The moon was out of bed this morning when Jackie took her camera into the garden, yet cloud cover soon rolled in. She crouched low to offer the Cobaea Scandens cup to the lingering orb. Fennel seeds, sweet pea pods, and mahonia completed the collection of silhouettes. The Assistant Photographer finished with pastel shades of verbena bonariensis against New Zealand flax.
This afternoon I cut the grass for which the expression ‘mowed the lawn’ would be a little pretentious. It seemed somewhat ambitious to hand-clip the edges so I will live to fight them another day.
The hanging basket in the top centre of the first picture contains a bright lime-green heuchera.
For a little light relief I transported Jackie’s clippings from her weeding and taking cuttings to the compost bin and bagged up some of the woody material.

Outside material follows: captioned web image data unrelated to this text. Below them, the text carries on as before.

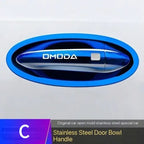 適用於 Omoda 的車門把手保護器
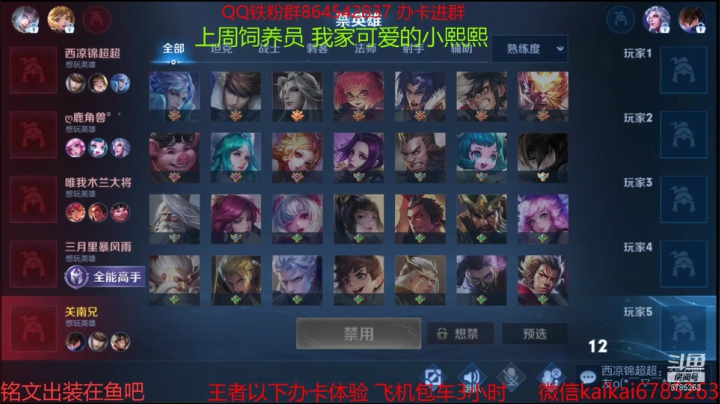 【2021-03-16 21点场】美丽开：第一赵云-澜 开始给房管上荣耀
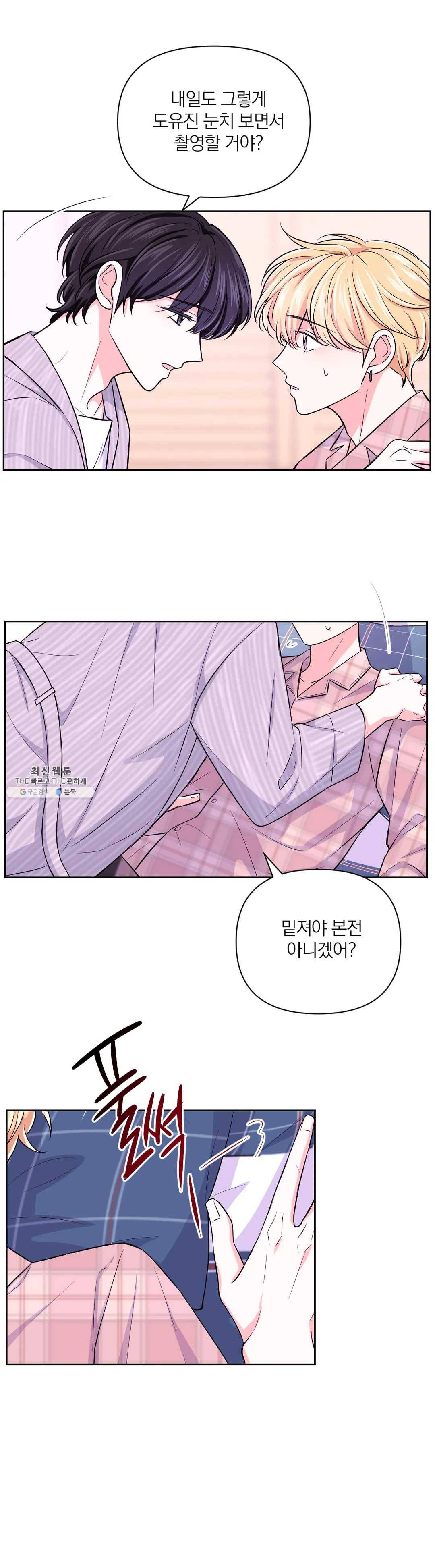 체험! XX의 현장 33화 15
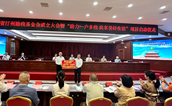 福建省汀州助残基金会成立暨“助力一户多残 共享美好生活”项目启动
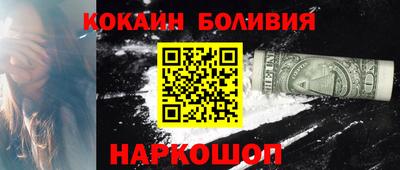 винт Донецк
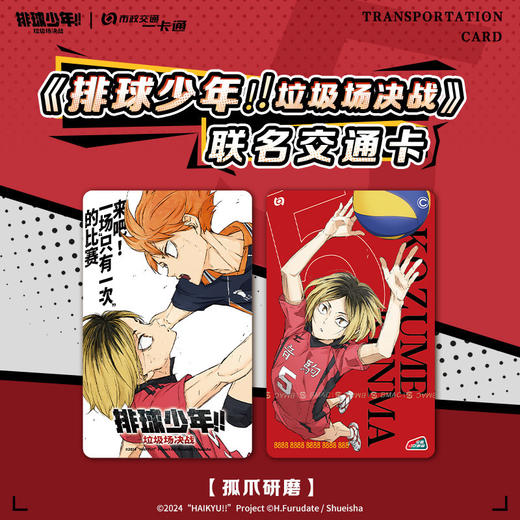 【预售】北京市政交通一卡通 排球少年  6月发货 商品图2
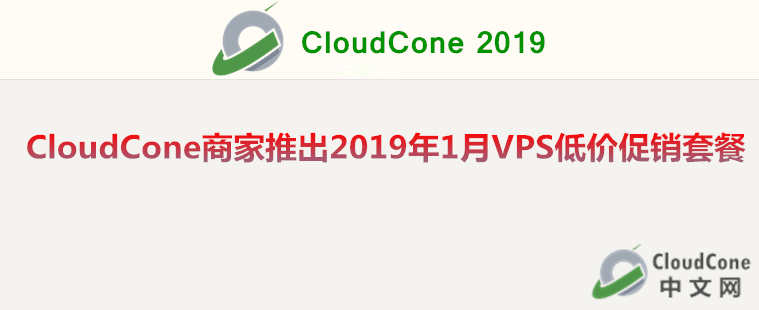 #补货#CloudCone商家2019年1月低价VPS促销 - CloudCone - CloudCone中文网，国外VPS，按小时计费，随时退款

Beside her the Dragon Bed’s Polish Spirit clematis and hanging baskets petunias display vibrant colour.
Bees, like this one in geranium Roxanne, went about their business undisturbed.
This variety of rudbeckia has prove quite prolific this year, whereas several others have failed.
Recents storms virtually stripped this pink climbing rose of its leaves, yet buds keep on coming,
as do those of Flower Power, Lady Emma Hamilton,
and Crown Princess Margareta, who encourages the coexistence of different generations.
The Weeping Birch Bed, like most of the others, still contains a variety of colourful blooms.
There aren’t many without a dahlia or two.
Preferring the ebb and flow and artistry of Test matches, I am not fan of T20 cricket, but, as I watched England’s innings against Australia on TV this afternoon I began to wonder whether my apathy might be a teeny bit prejudiced.
This evening we dined on Mr Chan’s excellent Hordle Chinese Take Away fare with which Jackie drank Hoegaarden and I drank more of the Malbec.